Can you retype, word for word, the part of the Madden soundtrack text below that opens with the words containing "There’s even a" and closes with "again until 2033."?

* **Source text**

==============================

Madden 2004 is the fan favorite, more full than 2003, and more appropriately mixed to represent popular music at the time (especially among Madden players). Here we saw Blink-182 (“Feeling This”) bleed into Outkast (“Church”), Yellowcard open for Killer Mike, The Roots chase AFI. I tend to like half of Madden‘s music.

EA actually went three years with a house-made orchestral score (and some licensed music through stadium speakers only), but EA Trax returned to Madden in 2015’s Madden 2016. Just remember the series’ naming convention works like the new car racket. You can listen to this year’s (2017!) tunes on Spotify.

But the EA Trax era, and Coke-Classic-like return to it, overshadow the most important music moment in Madden history and the greatest video game theme song of all time, which happened 15 years ago with Madden 2002.

I think you — particularly, you, reading this, this far — know Pharoahe Monch even if you don’t know you know Pharoahe Monch. Let me help you towards your “ohhhh!” moment, but don’t feel bad if you don’t have one.

Yeeeahhh, rub on your titties

There’s even a Tomb Raider reference! Pharoahe Monch is pretty great, but what the magic of YouTube’s autoplay did for me last weekend was remind me that Monch also performed the AMAZING Madden 2002 score. I had completely forgotten this song’s existence, and within 10 seconds I was singing along line-for-line to a song I hadn’t heard in 15 years. It’s like when my friend put on Alien: Resurrection, yanked the progress bar so that I saw only three still frames, and suddenly 18 years of successful repression was completely undone. I now remember fucking everything about Alien: Resurrection and I won’t be happy again until 2033.

==============================

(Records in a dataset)

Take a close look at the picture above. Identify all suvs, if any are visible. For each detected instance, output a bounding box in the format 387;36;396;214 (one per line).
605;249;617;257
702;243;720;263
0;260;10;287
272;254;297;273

==============================

* **Exercise solution**
There’s even a Tomb Raider reference! Pharoahe Monch is pretty great, but what the magic of YouTube’s autoplay did for me last weekend was remind me that Monch also performed the AMAZING Madden 2002 score. I had completely forgotten this song’s existence, and within 10 seconds I was singing along line-for-line to a song I hadn’t heard in 15 years. It’s like when my friend put on Alien: Resurrection, yanked the progress bar so that I saw only three still frames, and suddenly 18 years of successful repression was completely undone. I now remember fucking everything about Alien: Resurrection and I won’t be happy again until 2033.